Włożył do plecaka 16 piw i chciał wyjść bez płacenia. Ktoś stanął mu na drodze
Mężczyzna ukradł ze sklepu 16 sztuk piwa. Okazało się, że to nie jego pierwszy tego typu czyn. Wszystko widział policjant, który miał wolne od służby.
Podlaska Policja
W jednym z łomżyńskich sklepów doszło do niecodziennej interwencji, w której kluczową rolę odegrał policjant Oddziału Prewencji Policji w Białymstoku, będący w czasie wolnym od służby. Policjant, robiąc zakupy, zauważył mężczyznę, którego znał z wcześniejszych interwencji. Był to 33-latek, znany ze swoich kradzieży sklepowych, za które wcześniej został ukarany mandatem.
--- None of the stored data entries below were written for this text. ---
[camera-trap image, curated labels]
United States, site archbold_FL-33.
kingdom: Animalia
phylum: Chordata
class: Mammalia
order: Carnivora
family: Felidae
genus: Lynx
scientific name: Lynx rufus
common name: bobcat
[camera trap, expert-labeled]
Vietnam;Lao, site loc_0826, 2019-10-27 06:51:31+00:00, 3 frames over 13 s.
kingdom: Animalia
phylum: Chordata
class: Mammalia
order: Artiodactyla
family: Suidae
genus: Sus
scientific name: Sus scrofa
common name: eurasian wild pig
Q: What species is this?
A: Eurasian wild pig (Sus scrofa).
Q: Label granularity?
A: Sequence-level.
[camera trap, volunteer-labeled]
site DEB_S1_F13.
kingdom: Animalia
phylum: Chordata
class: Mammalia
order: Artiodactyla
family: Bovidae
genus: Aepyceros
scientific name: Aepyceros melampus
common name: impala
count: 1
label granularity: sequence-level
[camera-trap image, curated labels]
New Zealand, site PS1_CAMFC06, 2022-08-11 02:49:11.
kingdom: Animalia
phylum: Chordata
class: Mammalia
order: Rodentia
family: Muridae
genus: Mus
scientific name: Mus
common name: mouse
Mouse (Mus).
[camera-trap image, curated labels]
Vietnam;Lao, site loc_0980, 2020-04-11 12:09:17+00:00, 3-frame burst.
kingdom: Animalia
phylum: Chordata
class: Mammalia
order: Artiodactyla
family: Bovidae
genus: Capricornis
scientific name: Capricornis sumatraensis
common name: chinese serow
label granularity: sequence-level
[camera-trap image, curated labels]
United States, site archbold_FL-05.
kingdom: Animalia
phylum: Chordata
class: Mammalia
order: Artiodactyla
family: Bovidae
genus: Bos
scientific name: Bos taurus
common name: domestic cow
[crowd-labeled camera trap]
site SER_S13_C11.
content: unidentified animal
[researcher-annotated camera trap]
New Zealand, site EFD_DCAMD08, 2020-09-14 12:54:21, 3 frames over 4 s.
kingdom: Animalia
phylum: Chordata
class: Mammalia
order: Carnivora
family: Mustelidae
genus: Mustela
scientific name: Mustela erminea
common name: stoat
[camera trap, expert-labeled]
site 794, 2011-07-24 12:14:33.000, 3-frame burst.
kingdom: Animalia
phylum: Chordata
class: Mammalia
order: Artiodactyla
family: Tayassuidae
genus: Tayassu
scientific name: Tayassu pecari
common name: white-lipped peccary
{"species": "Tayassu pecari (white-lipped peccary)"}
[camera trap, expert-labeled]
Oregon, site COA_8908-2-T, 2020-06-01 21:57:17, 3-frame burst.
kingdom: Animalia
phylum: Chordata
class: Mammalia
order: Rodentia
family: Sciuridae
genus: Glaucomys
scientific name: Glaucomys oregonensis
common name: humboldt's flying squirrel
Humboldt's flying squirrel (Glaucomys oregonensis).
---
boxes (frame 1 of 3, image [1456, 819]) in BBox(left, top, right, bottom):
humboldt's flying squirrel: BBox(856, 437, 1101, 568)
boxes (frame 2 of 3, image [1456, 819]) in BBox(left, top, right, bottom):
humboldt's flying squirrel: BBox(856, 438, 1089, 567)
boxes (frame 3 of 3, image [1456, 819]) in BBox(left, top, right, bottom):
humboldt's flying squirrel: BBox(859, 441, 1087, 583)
Tym razem mężczyzna, nieświadomy obecności mundurowego, wziął z półki 16 piw i włożył je do plecaka. Następnie, jakby nigdy nic, próbował opuścić sklep bez płacenia za towar. Policjant, widząc to, nie czekał ani chwili. Podbiegł do mężczyzny i skutecznie go zatrzymał.
W międzyczasie pracownik ochrony sklepu, który również zauważył podejrzane zachowanie, wezwał patrol policji. Przybyły na miejsce patrol został poinformowany przez policjanta o całym zajściu. Mundurowy, będący w czasie wolnym od służby, przekazał 33-latka swoim kolegom z patrolu.
Mężczyzna został zatrzymany, a za swoje czyny będzie musiał odpowiedzieć zgodnie z obowiązującym prawem. Zgodnie z kodeksem wykroczeń, za kradzież grozi mu teraz kara grzywny lub aresztu. Ten incydent pokazuje, że policjanci, nawet będąc poza służbą, są zawsze gotowi do działania w celu zapewnienia bezpieczeństwa i porządku publicznego. Dzięki szybkiej reakcji funkcjonariusza, kolejna kradzież została udaremniona, a sprawca postawiony przed wymiarem sprawiedliwości.